CEELM: The acquisition was performed in multiple steps, involving Arcus's acquisition of NDI Autostrada sp. z o.o., from Grupa NDI and Transport Infrastructure Investment Company, and NDIA's exercise of its right of first refusal on A1 Invest AB Skanska’s 30% stake and on John Laing Infrastructure Limited's 29.7% interest in GTC. That sounds especially challenging. Was any one part of that process more complicated than others, or was the entire transaction relatively straight-forward?
T.S: There was significant complexity in the early stages of the transaction in the analysis of the existing agreements, particularly the Shareholders’ Agreement governing GTC, to determine the rights available to the various shareholders in connection with a proposed sale process. The analysis of the concession agreement for the A1 and the finance documents was also quite complex in determining the required third party consent thresholds and applicable transfer restrictions. Finally, the process of negotiating and documenting the arrangements with the sellers of NDI Autostrada, while conducted in a very constructive manner by all parties, involved significant complexity, particularly in structuring the conditions to procure the exercise by NDI Autostrada of its applicable rights with regard to the other two sale processes. Having completed the acquisition of NDI Autostrada and served the applicable acceptance notices on Skanska and John Laing, the other two acquisitions were conducted in accordance with the Shareholders’ Agreement and were relatively straightforward.

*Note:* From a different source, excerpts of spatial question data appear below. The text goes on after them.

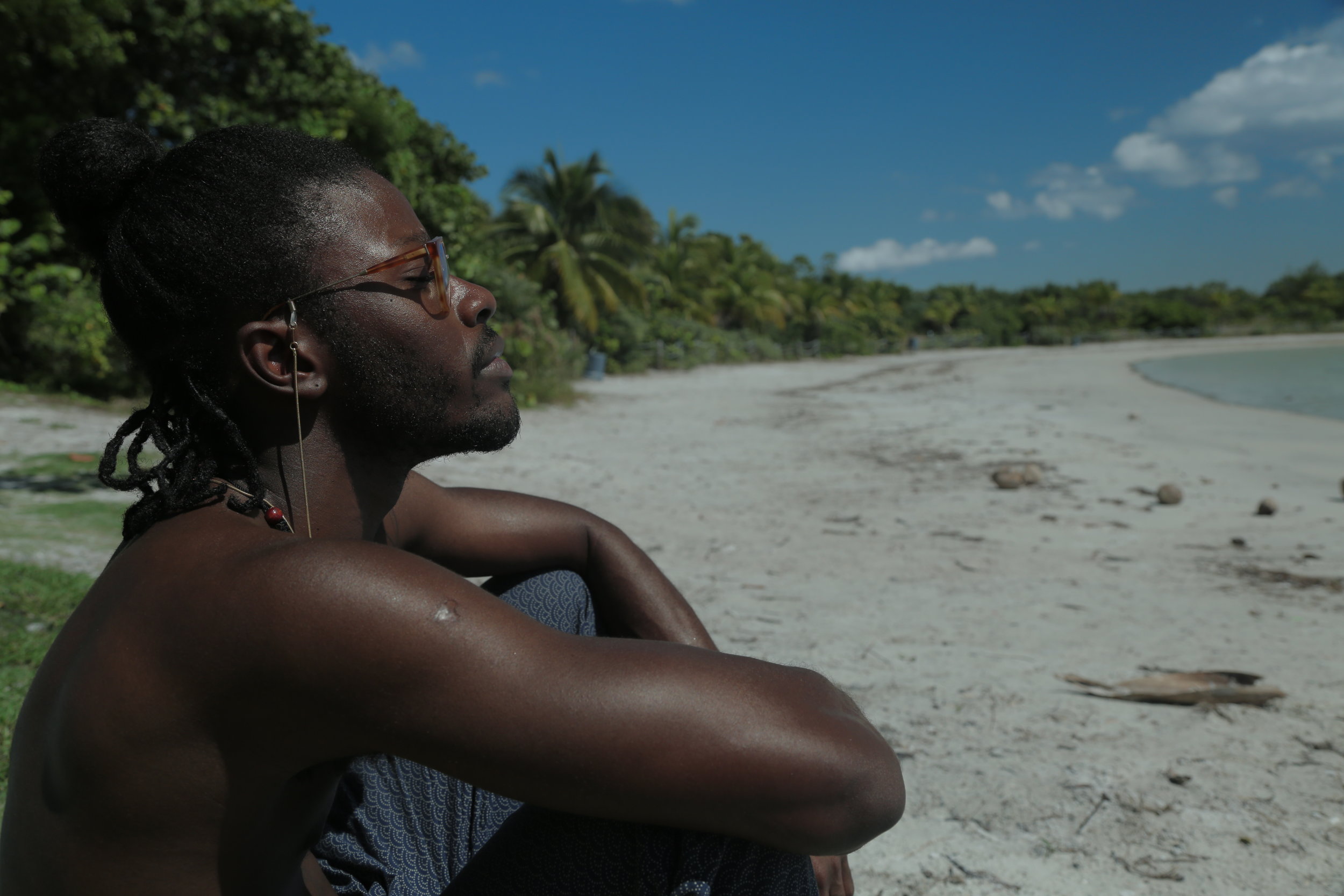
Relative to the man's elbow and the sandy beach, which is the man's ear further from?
the sandy beach

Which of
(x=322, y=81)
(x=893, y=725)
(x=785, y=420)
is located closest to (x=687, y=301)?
(x=785, y=420)

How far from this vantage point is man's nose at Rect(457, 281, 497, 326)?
142cm

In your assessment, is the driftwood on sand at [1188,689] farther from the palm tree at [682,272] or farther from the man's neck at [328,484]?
the palm tree at [682,272]

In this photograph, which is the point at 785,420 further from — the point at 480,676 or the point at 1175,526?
the point at 480,676

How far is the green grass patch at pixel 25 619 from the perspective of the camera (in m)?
2.74

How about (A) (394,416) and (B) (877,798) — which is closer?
(B) (877,798)

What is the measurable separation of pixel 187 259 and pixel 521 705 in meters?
0.75

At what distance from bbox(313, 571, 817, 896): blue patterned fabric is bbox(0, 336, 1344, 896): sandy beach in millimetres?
1030

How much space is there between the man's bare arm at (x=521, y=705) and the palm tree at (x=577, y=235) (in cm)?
2327

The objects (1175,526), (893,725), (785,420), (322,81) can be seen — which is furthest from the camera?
(785,420)

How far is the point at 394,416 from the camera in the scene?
1.31 metres

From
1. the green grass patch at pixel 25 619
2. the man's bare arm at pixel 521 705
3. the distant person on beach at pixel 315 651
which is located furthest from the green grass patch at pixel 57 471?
the man's bare arm at pixel 521 705

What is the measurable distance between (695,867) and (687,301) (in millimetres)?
33027

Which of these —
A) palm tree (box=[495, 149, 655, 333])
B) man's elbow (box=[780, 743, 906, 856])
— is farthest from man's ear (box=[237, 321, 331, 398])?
palm tree (box=[495, 149, 655, 333])
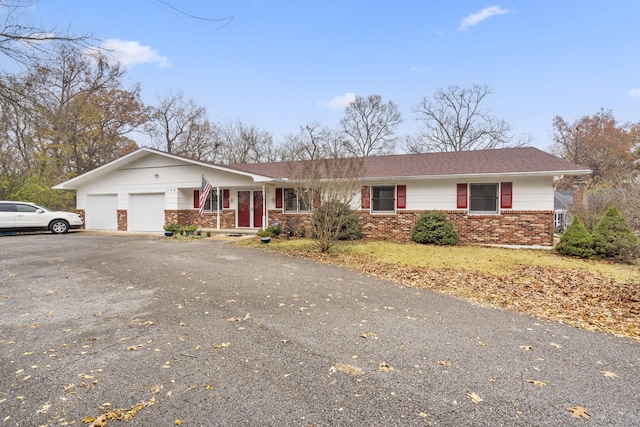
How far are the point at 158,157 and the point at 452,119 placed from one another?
1025 inches

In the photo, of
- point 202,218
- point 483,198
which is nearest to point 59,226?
point 202,218

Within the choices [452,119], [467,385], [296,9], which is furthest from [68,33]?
[452,119]

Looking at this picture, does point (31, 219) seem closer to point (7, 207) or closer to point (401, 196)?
point (7, 207)

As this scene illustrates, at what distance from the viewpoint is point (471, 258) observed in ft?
31.4

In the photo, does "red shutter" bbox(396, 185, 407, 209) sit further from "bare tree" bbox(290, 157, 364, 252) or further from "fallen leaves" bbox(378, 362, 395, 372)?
"fallen leaves" bbox(378, 362, 395, 372)

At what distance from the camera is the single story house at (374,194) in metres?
12.0

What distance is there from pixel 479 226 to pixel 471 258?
3.46 m

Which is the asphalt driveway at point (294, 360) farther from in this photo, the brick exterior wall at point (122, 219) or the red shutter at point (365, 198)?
the brick exterior wall at point (122, 219)

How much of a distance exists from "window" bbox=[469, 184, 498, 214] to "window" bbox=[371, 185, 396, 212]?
9.80ft

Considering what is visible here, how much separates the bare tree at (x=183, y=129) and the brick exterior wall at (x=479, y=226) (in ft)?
61.8

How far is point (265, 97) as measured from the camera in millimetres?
18422

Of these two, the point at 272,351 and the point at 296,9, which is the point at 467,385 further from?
the point at 296,9

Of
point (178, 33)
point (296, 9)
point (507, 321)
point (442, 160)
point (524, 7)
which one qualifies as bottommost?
point (507, 321)

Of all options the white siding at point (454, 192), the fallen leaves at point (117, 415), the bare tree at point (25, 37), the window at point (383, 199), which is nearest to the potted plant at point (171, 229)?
the white siding at point (454, 192)
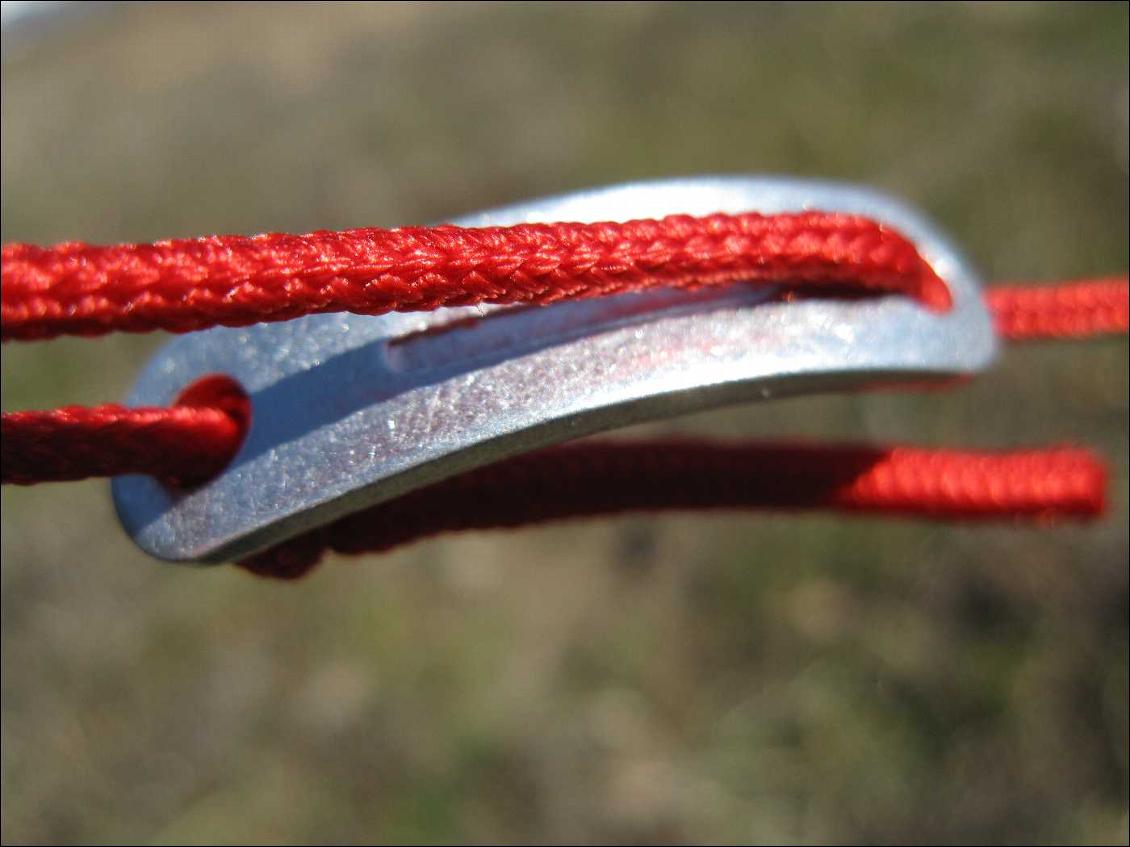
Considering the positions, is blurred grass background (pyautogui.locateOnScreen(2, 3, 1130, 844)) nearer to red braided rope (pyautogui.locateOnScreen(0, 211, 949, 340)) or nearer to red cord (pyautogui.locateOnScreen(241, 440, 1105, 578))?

Arcus has significant experience and expertise in the origination, evaluation, and execution of complex transactions and was therefore well-equipped to address the complex issues as they arose.
CEELM: The transaction was Arcus's first in Poland. Did conducting the transaction in Poland involve any unique challenges or conveniences over previous deals in other markets? Was there anything specific to the jurisdiction that caught your attention?
T.S: There is always complexity arising from the interpretation of complex legal documents that are governed by the laws of an unfamiliar jurisdiction. To that extent, there were certain unique challenges, however, Hogan Lovells (principally, Tomasz Zak, Marek Wroniak, and Mateusz Mazurkiewicz) did a very good job of guiding us through the process. One specific feature that was slightly unfamiliar on the legal side was the level of administration associated with the execution of documents (including the extensive notarization requirements) but, as noted, this is an administrative rather than substantive point. On the commercial side, Arcus is very experienced in executing infrastructure transactions in different European jurisdictions (and with counter-parties from across Europe) and I wouldn’t say there were unique challenges in this regard that were specific to doing a deal in Poland.
CEELM: Hogan Lovells reported that it led and coordinated all three transactions. In what capacity were you and your legal team involved? In other words, what parts of the process did you outsource and what parts did you retain in-house?
T.S: We were involved at a very early stage in the transaction, prior to the appointment of Hogan Lovells. At the outset, we negotiated a non-disclosure agreement with the sellers of NDI Autostrada and, subsequently, an exclusivity agreement. We also prepared (in-house) a draft SPA term sheet. We instructed Hogan Lovells at term sheet stage and they assumed the lead role in the legal due diligence, drafting of all key transaction documents and the legal coordination of the three transactions. We worked very closely with them in reviewing and negotiating the terms of the transaction documents and coordinating matters at our end. We also took the lead role (with the assistance of separate external counsel) in putting in place the arrangements with our underlying investor, APG.
CEELM: What is your general take-away from this deal — from the process of working on it?
T.S: As noted above, the transaction was conducted in a very constructive manner by all parties and their respective advisers, with everyone working together to resolve complex issues as they arose. We believe that the transaction represents a very good outcome, that will enable us to use our transportation asset management expertise for the benefit of the A1 motorway stakeholders. We are very pleased to have completed our first transaction in Poland and are interested in pursuing further opportunities in the region.
CEELM: What metrics did you apply in selecting Hogan Lovells as external counsel for this deal? Why did you ultimately choose to work with them?
T.S: We have worked extensively with Hogan Lovells in London (principally Steven Bryan) and have a strong relationship with the firm. We were aware from our own research of their expertise in Poland and their familiarity with the A1 from previous transactions. We were keen to work with an international firm as the transaction involved both Polish and English law aspects. We ran a process obtaining quotes from two firms and, in our view, Hogan Lovells had the most relevant experience, a clear capability to advise on the transaction and provided a competitive fee quote. We enjoyed working with the Hogan Lovells team on the transaction and were very pleased with the work undertaken.